→ **COMPLETE THE FOLLOWING**:
**1)** In the forum post about the pacing horse, swap "advice" for "tips" and write out the passage that begins at "So the point" and ends after "offered me advice.....".
**2)** Write the next part of the forum post about Carlo's fence pacing.
SOURCE TEXT Block Start
So the point of my very long story...introduce him to the other horses...it settled mine down like a dream (he's a insecure 4year old as well) and so hopefully will with yours too! :) xxx
suem
6th Feb 2005, 04:56 PM
To all those who offered me advice.....
I took the bull by the horns on Friday and rode out both horses (my gentle mare and the unsetteled Carlo) before turning them both out together in the paddock and .................................................................................................... .............................. you guessed......................an hour later Carlo was pacing along the fence!!
So I can conclude it isn;t being away from Hati, OR being in the field alone..... or being hungry (I put some hay in the field) .... SO WHAT TO TRY NOW??????????????
I can only think he is into a bit of a routine with this pacing lark and maybe I will just have to leave him out and hope he will settle. He does seem more content on nice sunny days (donlt we all??) but I want to get this sorted before spring as I want to start leaving them out overnight again (we did it when we first bought him!).
SOURCE TEXT Block End
SUPPLIED INFORMATION Block Start
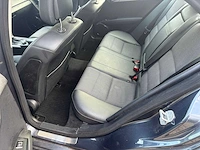 Mercedes-benz c klasse 180 k avantgarde automaat airco cruise, j-732-nt - afbeelding 14 van  28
SUPPLIED INFORMATION Block End
→ **LIST OF ANSWERS**:
**1)**
So the point of my very long story...introduce him to the other horses...it settled mine down like a dream (he's a insecure 4year old as well) and so hopefully will with yours too! :) xxx
suem
6th Feb 2005, 04:56 PM
To all those who offered me tips.....

**2)**
Any other ideas gratefull recieved!
Sue
PS Interestingly he had an hours schooling lesson today and was turned out with Hati and he stayed out happily until I brought him in at 430pm!!! But have done this before without the same effect! Is he taking the Mickky out of me?????:mad:
Big Ears
7th Feb 2005, 08:34 AM
In Molly's case it isn't taking the mick, she is genuinely anxoius upset neurotic you name it, she just can't help herself.
Some days you could turn her out on her own and she would be fine, other days she would be totally on another planet, up and down -up and down- we can't turn her out on the sand school on her own as she trenches it - up and down one fence only till she has almost reached the Maginot Line.
However when Rosie had laminitis and wanted some company, she and Molly stayed happily on the sand.... I think, sadly, you just have to accept that this is how he is and ignore him.
Molly has gone out today, perfectly happy, herding her donkeys, Rosie in the starvation paddock, eating some hay, perfectly happy. Maybe the best thing would be to try, if possible, work him so that he is a bit tired before he goes out and then he may settle, but you may also find that he is worse if he has an audience. With Molly you often just have to walk away and leave her to it.